* **INSTRUCTIONS FOR THE TASK**: Rewrite everything from the start of the rows down through the row containing "Answer: the point", switching each "camera" to "observer" and leaving all else as it stands.

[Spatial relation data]
▬▬▬▬▬▬▬▬▬▬

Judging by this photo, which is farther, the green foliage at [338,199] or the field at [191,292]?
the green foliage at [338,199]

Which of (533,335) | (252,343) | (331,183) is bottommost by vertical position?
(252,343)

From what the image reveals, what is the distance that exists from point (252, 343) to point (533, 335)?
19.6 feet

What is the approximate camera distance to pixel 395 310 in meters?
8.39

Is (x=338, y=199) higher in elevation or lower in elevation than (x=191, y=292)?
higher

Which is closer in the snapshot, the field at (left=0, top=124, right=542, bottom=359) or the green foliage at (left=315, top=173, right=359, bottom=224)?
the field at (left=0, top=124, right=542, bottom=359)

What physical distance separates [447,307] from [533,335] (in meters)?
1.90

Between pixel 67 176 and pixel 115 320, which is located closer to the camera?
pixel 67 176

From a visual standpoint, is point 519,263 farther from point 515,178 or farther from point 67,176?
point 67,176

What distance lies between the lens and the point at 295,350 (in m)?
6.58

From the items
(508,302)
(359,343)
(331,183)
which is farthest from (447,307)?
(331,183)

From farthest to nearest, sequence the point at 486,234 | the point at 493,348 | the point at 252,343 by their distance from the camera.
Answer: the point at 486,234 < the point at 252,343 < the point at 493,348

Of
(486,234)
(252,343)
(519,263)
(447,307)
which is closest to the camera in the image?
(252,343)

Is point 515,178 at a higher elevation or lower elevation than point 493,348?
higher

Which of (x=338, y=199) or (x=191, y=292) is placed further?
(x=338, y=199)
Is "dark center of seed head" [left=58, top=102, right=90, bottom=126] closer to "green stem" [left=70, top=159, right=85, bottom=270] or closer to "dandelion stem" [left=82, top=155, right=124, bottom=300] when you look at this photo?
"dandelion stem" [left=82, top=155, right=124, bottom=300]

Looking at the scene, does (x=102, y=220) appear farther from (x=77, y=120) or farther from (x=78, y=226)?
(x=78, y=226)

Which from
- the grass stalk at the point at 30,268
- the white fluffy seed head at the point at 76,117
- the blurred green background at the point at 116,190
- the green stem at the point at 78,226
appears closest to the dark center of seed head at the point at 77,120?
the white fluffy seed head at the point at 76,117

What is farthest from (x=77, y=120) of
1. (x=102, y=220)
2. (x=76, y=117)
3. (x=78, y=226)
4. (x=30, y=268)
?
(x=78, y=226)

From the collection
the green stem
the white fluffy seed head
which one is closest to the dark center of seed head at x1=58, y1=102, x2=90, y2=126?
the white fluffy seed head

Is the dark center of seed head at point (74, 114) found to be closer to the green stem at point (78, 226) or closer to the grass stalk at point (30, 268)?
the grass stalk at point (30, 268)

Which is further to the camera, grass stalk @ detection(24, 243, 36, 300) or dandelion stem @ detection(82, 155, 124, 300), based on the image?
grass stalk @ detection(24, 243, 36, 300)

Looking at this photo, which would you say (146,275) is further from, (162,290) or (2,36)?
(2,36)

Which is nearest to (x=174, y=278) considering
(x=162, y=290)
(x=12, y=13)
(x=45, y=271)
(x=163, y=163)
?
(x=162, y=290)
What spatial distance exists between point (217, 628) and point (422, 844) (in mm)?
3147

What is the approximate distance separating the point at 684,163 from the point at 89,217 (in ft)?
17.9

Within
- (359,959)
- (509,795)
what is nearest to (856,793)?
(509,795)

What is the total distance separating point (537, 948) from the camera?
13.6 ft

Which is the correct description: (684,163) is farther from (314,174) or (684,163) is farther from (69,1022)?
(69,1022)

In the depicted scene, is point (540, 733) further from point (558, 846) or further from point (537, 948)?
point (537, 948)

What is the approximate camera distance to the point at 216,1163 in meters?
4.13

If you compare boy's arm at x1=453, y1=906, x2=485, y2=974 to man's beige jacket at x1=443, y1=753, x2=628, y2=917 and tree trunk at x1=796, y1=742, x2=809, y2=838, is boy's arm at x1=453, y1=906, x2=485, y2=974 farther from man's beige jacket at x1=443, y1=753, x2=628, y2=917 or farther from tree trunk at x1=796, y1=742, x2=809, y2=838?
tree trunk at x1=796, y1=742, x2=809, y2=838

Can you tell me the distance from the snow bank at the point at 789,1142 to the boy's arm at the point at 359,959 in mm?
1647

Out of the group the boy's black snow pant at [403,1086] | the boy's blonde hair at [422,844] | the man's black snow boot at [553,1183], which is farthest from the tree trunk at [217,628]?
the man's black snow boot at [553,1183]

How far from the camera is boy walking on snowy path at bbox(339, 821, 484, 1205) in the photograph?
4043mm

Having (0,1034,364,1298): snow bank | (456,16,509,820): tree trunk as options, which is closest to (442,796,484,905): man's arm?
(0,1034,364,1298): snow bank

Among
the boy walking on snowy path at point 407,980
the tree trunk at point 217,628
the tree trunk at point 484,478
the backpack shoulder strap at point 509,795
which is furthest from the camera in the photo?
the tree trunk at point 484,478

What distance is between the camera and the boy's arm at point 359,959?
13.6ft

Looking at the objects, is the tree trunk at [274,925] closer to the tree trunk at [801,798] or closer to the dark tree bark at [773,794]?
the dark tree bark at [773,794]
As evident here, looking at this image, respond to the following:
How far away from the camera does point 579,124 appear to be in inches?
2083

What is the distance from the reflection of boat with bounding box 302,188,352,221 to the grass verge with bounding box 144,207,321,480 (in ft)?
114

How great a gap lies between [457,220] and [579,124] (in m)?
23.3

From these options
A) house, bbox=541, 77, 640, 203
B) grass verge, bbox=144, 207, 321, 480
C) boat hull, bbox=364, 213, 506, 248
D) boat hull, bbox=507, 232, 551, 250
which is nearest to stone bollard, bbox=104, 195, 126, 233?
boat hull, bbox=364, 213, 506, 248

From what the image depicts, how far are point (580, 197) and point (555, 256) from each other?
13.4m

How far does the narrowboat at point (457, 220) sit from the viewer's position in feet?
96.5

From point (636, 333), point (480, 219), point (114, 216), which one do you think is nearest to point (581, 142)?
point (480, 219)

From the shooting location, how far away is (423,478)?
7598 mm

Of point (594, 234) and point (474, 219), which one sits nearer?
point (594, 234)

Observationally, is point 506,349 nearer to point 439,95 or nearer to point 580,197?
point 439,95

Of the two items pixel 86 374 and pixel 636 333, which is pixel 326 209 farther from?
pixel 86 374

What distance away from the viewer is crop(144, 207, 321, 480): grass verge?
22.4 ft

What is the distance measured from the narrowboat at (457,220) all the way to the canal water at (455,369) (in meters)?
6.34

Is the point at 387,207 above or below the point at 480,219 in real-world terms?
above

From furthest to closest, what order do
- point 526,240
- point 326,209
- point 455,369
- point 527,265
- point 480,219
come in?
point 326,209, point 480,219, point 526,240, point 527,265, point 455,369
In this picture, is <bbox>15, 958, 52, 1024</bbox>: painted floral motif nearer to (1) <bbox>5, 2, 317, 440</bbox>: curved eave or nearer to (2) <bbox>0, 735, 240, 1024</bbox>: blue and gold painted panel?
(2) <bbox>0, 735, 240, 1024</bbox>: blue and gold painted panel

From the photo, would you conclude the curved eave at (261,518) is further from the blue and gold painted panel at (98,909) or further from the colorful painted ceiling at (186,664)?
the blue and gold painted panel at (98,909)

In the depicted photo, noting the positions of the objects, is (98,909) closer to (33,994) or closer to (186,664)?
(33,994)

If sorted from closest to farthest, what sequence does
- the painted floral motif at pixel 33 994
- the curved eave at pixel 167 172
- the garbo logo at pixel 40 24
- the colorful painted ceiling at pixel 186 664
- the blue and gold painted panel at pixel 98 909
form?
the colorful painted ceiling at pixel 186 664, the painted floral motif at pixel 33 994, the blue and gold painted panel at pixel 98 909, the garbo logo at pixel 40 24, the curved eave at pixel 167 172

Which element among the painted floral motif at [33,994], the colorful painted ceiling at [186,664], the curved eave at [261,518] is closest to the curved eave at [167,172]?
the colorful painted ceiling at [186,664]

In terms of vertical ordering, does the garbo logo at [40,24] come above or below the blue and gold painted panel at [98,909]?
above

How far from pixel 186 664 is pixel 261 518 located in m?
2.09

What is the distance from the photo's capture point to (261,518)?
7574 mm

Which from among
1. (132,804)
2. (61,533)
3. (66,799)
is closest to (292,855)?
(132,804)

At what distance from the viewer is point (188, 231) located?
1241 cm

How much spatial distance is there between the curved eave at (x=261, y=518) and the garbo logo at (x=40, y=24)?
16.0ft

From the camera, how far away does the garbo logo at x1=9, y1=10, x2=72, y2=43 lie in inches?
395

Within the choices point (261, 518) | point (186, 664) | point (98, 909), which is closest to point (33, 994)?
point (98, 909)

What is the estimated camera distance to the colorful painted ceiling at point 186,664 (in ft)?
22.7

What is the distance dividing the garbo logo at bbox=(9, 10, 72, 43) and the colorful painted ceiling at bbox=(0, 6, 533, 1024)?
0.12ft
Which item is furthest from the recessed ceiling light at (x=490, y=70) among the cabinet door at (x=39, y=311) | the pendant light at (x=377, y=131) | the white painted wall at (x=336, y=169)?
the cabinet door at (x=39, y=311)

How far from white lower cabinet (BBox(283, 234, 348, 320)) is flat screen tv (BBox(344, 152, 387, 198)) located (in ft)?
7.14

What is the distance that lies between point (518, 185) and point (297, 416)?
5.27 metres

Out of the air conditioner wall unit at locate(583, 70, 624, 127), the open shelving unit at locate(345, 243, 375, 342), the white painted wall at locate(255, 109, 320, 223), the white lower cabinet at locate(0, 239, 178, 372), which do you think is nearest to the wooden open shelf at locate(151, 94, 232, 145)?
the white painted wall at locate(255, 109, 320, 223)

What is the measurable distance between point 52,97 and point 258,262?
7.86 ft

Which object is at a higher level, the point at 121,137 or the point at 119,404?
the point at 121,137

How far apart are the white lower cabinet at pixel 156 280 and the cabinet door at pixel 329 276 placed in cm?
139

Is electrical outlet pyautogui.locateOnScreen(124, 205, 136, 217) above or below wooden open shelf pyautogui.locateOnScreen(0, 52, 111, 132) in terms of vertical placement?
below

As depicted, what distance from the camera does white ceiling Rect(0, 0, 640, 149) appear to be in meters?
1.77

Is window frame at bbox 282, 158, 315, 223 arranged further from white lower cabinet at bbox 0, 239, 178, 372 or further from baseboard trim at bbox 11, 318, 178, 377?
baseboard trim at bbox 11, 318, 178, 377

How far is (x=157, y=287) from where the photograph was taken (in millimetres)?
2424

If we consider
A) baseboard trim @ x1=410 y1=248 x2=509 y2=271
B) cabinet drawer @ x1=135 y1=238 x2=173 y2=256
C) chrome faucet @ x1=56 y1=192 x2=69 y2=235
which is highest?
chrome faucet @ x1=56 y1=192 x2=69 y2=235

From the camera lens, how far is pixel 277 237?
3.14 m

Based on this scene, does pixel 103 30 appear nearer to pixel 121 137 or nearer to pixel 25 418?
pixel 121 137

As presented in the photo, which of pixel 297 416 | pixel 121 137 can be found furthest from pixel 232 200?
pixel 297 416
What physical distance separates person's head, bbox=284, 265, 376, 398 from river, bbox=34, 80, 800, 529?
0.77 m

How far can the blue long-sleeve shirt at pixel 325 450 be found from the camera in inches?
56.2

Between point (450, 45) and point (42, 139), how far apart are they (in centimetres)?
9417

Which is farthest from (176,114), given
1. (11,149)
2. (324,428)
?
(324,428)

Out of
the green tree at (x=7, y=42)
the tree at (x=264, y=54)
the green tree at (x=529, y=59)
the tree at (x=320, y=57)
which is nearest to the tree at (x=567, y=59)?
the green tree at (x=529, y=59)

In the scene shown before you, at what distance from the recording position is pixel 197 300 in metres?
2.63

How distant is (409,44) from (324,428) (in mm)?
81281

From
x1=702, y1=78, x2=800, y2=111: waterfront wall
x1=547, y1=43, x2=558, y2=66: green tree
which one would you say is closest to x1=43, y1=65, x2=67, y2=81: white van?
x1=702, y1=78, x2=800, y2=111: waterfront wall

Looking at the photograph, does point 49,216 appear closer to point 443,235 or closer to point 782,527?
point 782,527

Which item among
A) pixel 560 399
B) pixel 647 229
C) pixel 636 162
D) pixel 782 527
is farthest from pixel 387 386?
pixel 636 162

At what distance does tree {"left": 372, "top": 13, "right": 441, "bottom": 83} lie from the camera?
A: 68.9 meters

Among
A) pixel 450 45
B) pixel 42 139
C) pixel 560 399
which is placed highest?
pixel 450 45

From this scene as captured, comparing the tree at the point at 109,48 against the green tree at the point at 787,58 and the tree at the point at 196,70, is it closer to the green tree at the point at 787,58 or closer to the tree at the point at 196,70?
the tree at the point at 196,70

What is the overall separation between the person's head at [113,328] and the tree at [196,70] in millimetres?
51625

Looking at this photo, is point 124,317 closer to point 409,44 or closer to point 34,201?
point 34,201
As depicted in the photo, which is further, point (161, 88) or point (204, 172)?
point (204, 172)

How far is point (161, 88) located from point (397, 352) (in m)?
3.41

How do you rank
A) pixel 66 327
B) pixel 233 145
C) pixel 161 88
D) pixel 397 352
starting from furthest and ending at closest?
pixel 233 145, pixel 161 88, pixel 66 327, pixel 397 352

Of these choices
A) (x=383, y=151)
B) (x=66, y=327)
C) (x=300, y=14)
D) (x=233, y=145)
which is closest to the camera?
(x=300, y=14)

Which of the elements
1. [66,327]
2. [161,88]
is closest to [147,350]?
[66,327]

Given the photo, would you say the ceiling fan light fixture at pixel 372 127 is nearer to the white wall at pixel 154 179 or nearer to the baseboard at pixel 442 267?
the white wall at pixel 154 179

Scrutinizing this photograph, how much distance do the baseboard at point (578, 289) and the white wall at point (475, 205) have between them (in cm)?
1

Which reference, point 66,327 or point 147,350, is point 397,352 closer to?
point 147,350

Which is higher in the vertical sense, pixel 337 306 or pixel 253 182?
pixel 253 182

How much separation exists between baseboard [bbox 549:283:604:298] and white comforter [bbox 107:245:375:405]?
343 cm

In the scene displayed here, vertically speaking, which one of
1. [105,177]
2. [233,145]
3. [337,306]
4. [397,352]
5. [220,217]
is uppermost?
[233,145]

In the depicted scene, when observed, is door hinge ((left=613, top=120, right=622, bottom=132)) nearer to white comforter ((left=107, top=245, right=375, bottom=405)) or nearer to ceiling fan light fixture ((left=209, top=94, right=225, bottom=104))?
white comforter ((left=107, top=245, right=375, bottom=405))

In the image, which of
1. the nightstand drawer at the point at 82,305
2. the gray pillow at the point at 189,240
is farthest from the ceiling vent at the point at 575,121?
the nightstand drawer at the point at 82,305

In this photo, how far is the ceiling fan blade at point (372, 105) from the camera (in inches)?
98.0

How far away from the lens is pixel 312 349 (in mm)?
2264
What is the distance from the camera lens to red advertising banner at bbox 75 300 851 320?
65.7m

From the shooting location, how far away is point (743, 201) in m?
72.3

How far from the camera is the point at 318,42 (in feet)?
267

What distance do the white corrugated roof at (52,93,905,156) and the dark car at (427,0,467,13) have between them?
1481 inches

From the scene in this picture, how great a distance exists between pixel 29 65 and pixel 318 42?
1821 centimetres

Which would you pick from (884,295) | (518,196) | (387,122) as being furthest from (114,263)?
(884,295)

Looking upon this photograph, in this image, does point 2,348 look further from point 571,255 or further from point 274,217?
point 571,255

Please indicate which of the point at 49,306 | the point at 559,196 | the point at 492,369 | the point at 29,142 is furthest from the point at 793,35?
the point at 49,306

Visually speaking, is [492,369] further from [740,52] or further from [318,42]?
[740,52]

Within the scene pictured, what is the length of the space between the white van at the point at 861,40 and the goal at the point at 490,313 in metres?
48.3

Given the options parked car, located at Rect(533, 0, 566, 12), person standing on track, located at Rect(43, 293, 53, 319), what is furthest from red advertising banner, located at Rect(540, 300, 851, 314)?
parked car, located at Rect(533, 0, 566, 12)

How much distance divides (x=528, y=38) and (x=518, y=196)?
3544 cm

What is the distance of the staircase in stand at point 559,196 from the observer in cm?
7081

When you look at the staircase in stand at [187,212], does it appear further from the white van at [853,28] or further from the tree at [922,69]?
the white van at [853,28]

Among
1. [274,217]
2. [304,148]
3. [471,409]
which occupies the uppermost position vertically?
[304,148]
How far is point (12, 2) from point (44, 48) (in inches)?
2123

▬▬▬▬▬▬▬▬▬▬

* **WRITTEN SOLUTION**:
Judging by this photo, which is farther, the green foliage at [338,199] or the field at [191,292]?
the green foliage at [338,199]

Which of (533,335) | (252,343) | (331,183) is bottommost by vertical position?
(252,343)

From what the image reveals, what is the distance that exists from point (252, 343) to point (533, 335)?
19.6 feet

What is the approximate observer distance to pixel 395 310 in meters?
8.39

Is (x=338, y=199) higher in elevation or lower in elevation than (x=191, y=292)?
higher

Which is closer in the snapshot, the field at (left=0, top=124, right=542, bottom=359) or the green foliage at (left=315, top=173, right=359, bottom=224)?
the field at (left=0, top=124, right=542, bottom=359)

What physical distance separates [447,307] from [533,335] (in meters)?
1.90

Between pixel 67 176 and pixel 115 320, which is located closer to the observer?
pixel 67 176

From a visual standpoint, is point 519,263 farther from point 515,178 or farther from point 67,176?
point 67,176

What distance lies between the lens and the point at 295,350 (in m)?
6.58

From the items
(508,302)
(359,343)
(331,183)
which is farthest from (447,307)?
(331,183)

From farthest to nearest, sequence the point at 486,234 | the point at 493,348 | the point at 252,343 by their distance from the observer.
Answer: the point at 486,234 < the point at 252,343 < the point at 493,348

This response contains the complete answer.